:: Supplied text ::
# # # #

Presentation Team AVA
Coordinators : Solène Kalénine & Laurent Madelain
The AVA team focuses on exploring a functional approach of vision, the relations between perception and action, and the role of reinforcement in behavioral changes. Research topics encompass behavioral, cognitive and brain mechanisms. Applications relate to the digital domain (cognitive technologies, virtual reality, etc.) and neuropsychology.
Methodologies: quantifying response times and choices, eye movements, fNIRS, EEG, EMG, EDA, motion capture, static and dynamic virtual reality, force platform, computational modeling, neural networks.
Populations: healthy adults, patients with neurological or psychopathological disorders, children with typical and atypical development, older adults
Coordinators : Laurent Madelain (Pr, ULille) & Solène Kalénine (CR, CNRS)
Researchers : Jérôme Alessandri (MCF, ULille), Angela Bartolo (Pr, ULille), Cédrick Bonnet (CR, CNRS), Yann Coello (Pr, ULille),Yvonne Delevoye (Pr, ULille), Murielle Garcin (Pr, ULille), Jeremie Jozefowiez (MCF, ULille), Solène Kalénine (CR, CNRS), Françoise Lefèvre (MCF, ULille), Laurent Madelain (Pr, ULille), Tatjana Nazir (DR, CNRS), Arthur Prével (MCF, ULille), Vinca Rivière (Pr, ULille), Clémence Roger (MCF, ULille), Bilge Sayim (CR, CNRS), Yannick Wamain (MCF, ULille)
PhD Student : Maria-Isabel Casso Echalar, Baptiste Chopin, Fabrizia Gallo, Robin Gigandet, Angela Gomes Tomaz, Lilas Haddad, Yann-Romain Kechabia, Clémence Lelaumier, Manon Lenain, Lucie Lenglart, Miao Li, Maxime Martel, Faouzia Millequant Gourari, Raphaelle Radenne, Luc Virlet, Dandan Yu
PAST: Sabrina Hassaïni, Joëlle Nuchadee
Post-doctorant: Bing Li
ATER: Fabrizia Gallo
Associate members : Justine Blampain (psychologue Hôpital Provo de Roubaix), Mauraine Carlier (privé)
Associate EC : Yannick Miossec (MCF, ULille)

# # # #

:: Dataset excerpt ::
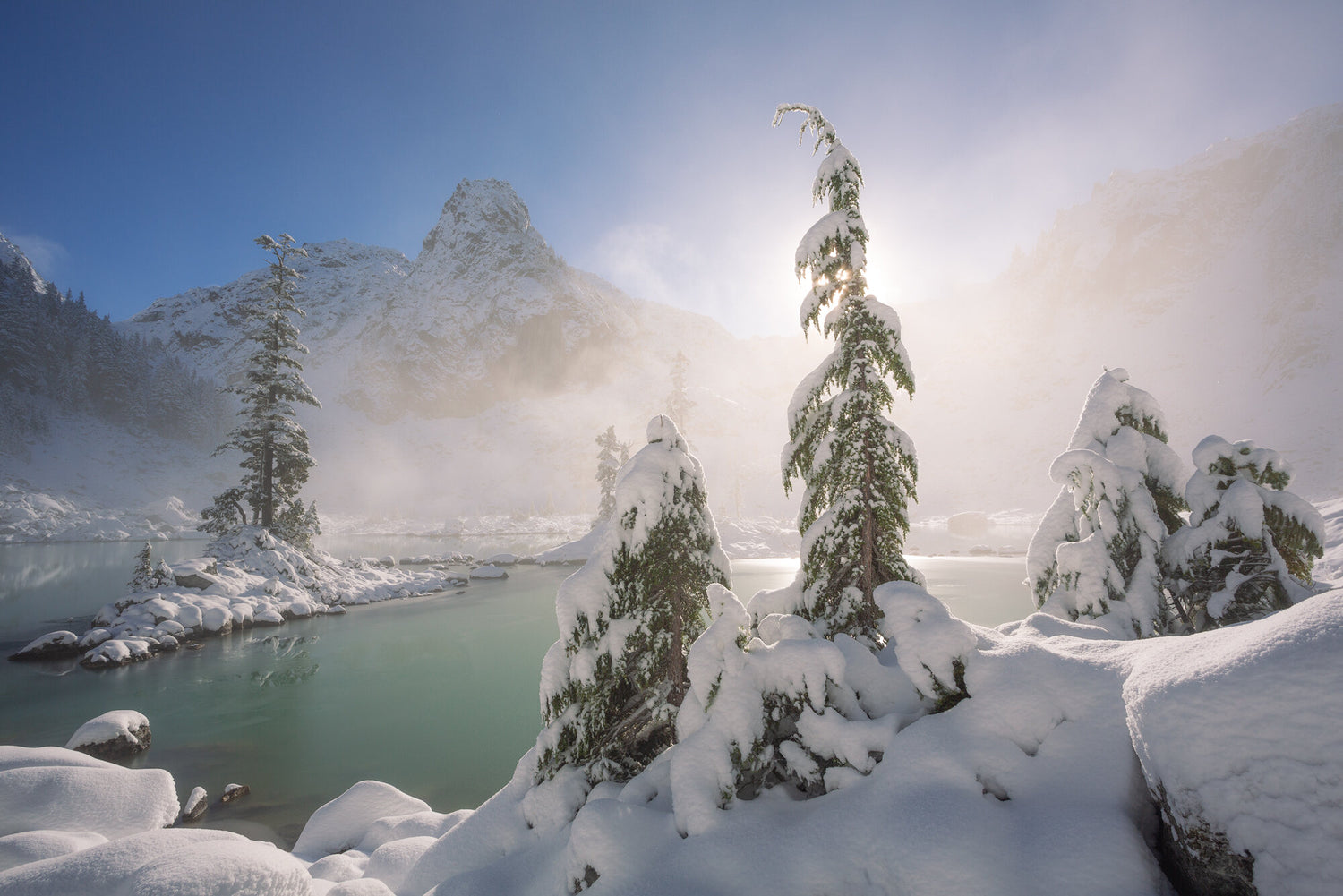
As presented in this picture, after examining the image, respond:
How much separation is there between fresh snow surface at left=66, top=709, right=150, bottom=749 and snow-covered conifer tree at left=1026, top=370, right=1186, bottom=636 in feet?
57.4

# # # #

:: Complete the following ::
A) Answer each question from the AVA team page.
(i) To which two domains do the team's applications relate?
(ii) Who is listed as the post-doctorant?
(iii) What position and institution are given for Bilge Sayim?
B) Copy the part of the AVA team page between "Populations: healthy adults, patients" and "ULille) & Solène Kalénine (CR, CNRS)", inclusive, without any change.
The lines play no part in this work.

:: Task-by-task solutions ::
A)
(i) The digital domain and neuropsychology.
(ii) Bing Li.
(iii) CR, CNRS.

B)
Populations: healthy adults, patients with neurological or psychopathological disorders, children with typical and atypical development, older adults
Coordinators : Laurent Madelain (Pr, ULille) & Solène Kalénine (CR, CNRS)